> _Extract provided_:
Even when women have the right to work and are educated, women's job opportunities may in practice be unequal to those of men. In Egypt for example, women have limited opportunities to work in the private sector because women are still expected to put their role in the family first, which causes men to be seen as more reliable in the long term. Patterns of women's employment vary throughout the Muslim world: as of 2005, 16% of Pakistani women were "economically active" (either employed, or unemployed but available to furnish labor), whereas 52% of Indonesian women were.
Legal and criminal matters
The status of women's testimony in Islam is disputed. Some jurists have held that certain types of testimony by women will not be accepted. In other cases, the testimony of two women can equal that of one man.[Qur'an 2:282] The reason for this disparity has been explained in various manners, including women's lack of intelligence, women's temperament and sphere of interest, and sparing women from the burden of testifying. In other areas, women's testimony may be accepted on an equal basis with men's.
Commentators on the status of women in Islam have often focused on disparities in diyyat, the fines paid by killers to victims' next of kin after either intentional or unintentional homicide, between men and women. Diyya has existed in Arabia since pre-Islamic times. While the practice of diyya was affirmed by Muhammed, Islam does not prescribe any specific amount for diyyat nor does it require discrimination between men and women; the Qur'an has left open its quantity, nature, and other related affairs to be defined by social custom and tradition. Traditionally, however, diyya for a woman is half that of a man; this is currently codified in the laws of some Muslim-majority countries such as Iran.
Islamic criminal jurisprudence does not discriminate between genders in punishments for crimes. In case of sexual crimes such as zina (fornication), however, women may be found guilty more easily than men, because of the visible evidence of pregnancy; without a pregnancy, four witnesses are required to file a zina case. The difficulty of prosecuting rapists and the possibility of prosecution for women who allege rape has been of special interest to activists for Muslim women's rights. In the past decades there have been several high profile cases of pregnant women prosecuted for zina who claim to have been raped.
The overwhelming majority of Muslim scholars believe that there is no punishment for a woman coerced into having sex. According to a Sunni hadith, the punishment for committing rape is death, there is no sin on the victim, nor is there any worldly punishment ascribed to her. However, the stringent requirements for proof of rape under some interpretations of Islamic law, combined with cultural attitudes regarding rape in some parts of the Muslim world, result in few rape cases being reported; even the cases brought forward typically result in minimal punishment for offenders or severe punishment for victims. It can be difficult to seek punishment against rapists, because a zina case cannot be brought without four witnesses, even for rape cases. Some scholars, however, treat rape instead as hiraba (disorder in the land), which does not require four witnesses. The form of punishment and interpretation of Islamic law in this case is highly dependent on the legislation of the nation in question, and/or of the judge.

> _Written request 1_: Identify every line in the entries below that contains the string "column", and copy each such line. Matching is case-sensitive.

> _Data records_:

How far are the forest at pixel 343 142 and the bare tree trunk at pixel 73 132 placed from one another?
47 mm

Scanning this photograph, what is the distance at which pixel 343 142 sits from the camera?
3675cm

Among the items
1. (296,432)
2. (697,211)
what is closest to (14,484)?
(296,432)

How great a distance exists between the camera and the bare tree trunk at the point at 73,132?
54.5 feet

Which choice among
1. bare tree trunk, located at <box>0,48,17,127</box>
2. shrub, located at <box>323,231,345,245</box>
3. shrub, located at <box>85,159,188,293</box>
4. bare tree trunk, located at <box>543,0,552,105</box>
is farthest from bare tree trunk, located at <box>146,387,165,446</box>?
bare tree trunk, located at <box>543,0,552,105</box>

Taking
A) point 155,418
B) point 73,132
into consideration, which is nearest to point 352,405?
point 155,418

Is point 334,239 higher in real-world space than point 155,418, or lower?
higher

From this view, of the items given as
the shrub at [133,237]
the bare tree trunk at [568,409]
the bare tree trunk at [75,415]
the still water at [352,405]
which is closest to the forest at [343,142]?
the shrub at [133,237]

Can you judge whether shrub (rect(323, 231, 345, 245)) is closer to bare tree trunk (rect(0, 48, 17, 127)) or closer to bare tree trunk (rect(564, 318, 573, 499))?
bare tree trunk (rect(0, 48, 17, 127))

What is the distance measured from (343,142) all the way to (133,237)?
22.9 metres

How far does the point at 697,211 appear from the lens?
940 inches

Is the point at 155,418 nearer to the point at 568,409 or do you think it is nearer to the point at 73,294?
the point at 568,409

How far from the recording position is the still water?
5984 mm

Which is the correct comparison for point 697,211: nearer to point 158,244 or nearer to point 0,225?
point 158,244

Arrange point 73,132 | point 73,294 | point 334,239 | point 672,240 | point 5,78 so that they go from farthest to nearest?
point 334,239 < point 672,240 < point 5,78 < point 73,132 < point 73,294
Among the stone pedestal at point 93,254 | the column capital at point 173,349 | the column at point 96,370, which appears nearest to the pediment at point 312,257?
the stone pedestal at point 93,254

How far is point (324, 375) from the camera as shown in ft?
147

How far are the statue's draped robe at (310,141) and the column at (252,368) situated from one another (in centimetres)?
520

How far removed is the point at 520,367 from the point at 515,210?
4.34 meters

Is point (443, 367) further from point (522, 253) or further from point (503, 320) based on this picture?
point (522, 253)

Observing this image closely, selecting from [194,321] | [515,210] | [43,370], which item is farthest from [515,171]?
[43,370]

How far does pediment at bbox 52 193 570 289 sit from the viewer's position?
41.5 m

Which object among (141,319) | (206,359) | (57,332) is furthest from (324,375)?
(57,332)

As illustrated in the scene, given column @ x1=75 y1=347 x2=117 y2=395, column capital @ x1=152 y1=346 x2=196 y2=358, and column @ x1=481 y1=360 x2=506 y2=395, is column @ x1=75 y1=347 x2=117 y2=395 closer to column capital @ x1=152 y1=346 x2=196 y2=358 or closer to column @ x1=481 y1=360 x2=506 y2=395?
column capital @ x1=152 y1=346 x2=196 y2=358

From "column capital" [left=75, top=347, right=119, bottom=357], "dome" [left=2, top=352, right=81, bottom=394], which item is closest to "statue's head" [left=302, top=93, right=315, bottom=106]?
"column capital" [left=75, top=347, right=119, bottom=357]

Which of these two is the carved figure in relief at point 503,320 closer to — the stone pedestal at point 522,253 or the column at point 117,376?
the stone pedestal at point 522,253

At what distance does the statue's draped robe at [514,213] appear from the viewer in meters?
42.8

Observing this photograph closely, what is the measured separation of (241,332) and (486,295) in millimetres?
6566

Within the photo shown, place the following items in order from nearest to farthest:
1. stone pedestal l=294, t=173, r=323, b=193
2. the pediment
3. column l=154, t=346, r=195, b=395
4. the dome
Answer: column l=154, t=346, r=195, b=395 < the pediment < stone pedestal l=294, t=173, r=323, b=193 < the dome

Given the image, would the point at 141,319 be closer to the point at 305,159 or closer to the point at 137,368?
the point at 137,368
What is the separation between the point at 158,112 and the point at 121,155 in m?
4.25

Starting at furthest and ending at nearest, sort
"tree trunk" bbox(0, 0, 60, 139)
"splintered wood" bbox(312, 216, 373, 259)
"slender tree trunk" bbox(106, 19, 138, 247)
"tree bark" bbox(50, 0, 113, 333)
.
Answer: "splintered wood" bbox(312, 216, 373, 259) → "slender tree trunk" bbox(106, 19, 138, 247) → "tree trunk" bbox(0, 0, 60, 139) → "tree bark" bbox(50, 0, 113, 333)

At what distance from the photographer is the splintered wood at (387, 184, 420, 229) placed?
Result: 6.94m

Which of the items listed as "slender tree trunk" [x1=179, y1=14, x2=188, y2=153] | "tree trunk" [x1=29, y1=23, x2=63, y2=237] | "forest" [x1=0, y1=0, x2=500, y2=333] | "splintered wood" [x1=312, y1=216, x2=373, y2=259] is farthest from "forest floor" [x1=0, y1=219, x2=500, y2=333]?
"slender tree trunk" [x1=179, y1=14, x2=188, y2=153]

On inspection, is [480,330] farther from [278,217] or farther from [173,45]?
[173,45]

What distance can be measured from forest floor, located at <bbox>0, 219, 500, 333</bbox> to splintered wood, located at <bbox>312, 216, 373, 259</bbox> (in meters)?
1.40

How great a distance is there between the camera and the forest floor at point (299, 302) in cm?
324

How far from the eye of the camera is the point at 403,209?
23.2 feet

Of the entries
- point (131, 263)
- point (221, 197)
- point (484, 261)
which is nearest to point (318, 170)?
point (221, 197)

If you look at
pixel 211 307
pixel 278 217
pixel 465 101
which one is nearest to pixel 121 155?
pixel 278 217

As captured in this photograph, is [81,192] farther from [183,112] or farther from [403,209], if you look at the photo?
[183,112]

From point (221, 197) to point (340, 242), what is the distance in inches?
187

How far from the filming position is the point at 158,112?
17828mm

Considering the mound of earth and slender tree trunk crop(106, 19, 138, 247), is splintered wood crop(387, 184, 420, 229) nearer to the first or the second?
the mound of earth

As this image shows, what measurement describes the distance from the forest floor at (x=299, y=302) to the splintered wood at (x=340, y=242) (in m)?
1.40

* * *

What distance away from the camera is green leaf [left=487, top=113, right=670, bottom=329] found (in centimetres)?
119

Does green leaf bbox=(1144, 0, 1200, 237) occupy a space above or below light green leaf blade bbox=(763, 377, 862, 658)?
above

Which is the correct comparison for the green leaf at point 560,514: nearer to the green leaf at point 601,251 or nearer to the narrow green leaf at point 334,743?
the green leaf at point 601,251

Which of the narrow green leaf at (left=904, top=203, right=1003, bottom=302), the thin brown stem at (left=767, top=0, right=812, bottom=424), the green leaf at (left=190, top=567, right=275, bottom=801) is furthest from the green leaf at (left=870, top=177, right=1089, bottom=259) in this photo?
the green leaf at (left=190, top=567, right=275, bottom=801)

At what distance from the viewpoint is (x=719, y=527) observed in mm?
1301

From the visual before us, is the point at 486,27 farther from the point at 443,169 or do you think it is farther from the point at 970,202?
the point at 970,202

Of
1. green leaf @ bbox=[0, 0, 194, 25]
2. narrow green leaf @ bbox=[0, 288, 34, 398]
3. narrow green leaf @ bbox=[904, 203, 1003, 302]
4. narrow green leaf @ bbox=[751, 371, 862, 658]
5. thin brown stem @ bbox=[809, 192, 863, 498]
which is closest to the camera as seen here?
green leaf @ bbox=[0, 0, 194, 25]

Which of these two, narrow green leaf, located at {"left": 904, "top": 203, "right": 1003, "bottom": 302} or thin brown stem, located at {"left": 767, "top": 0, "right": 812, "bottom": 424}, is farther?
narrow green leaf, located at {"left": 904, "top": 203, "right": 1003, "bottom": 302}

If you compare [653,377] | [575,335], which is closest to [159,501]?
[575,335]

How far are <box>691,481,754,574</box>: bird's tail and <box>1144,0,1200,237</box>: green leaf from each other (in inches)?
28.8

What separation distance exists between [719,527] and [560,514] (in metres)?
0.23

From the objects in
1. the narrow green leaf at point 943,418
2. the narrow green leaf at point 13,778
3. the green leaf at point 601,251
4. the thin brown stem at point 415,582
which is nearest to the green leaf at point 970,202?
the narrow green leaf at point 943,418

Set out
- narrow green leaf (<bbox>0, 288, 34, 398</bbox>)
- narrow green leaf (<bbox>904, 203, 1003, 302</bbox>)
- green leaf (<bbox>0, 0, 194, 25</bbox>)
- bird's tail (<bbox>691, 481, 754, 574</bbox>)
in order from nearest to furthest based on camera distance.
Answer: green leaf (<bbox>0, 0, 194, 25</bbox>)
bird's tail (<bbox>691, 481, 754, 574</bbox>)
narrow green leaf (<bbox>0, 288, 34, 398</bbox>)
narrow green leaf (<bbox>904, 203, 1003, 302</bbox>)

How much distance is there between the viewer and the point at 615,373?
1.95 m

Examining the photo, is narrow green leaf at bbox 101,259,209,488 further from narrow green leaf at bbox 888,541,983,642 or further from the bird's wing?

> _Written request 2_: In the passage on women's status in Islam, how many witnesses are required to file a zina case when there is no pregnancy?

> _Exercise solution 1_:
Among the stone pedestal at point 93,254 | the column capital at point 173,349 | the column at point 96,370, which appears nearest to the pediment at point 312,257?
How far are the statue's draped robe at (310,141) and the column at (252,368) situated from one another (in centimetres)?
As illustrated in the scene, given column @ x1=75 y1=347 x2=117 y2=395, column capital @ x1=152 y1=346 x2=196 y2=358, and column @ x1=481 y1=360 x2=506 y2=395, is column @ x1=75 y1=347 x2=117 y2=395 closer to column capital @ x1=152 y1=346 x2=196 y2=358 or closer to column @ x1=481 y1=360 x2=506 y2=395?
column capital @ x1=152 y1=346 x2=196 y2=358
From "column capital" [left=75, top=347, right=119, bottom=357], "dome" [left=2, top=352, right=81, bottom=394], which item is closest to "statue's head" [left=302, top=93, right=315, bottom=106]?
"column capital" [left=75, top=347, right=119, bottom=357]
Which of these two is the carved figure in relief at point 503,320 closer to — the stone pedestal at point 522,253 or the column at point 117,376?
3. column l=154, t=346, r=195, b=395
Answer: column l=154, t=346, r=195, b=395 < the pediment < stone pedestal l=294, t=173, r=323, b=193 < the dome

> _Exercise solution 2_: Four witnesses.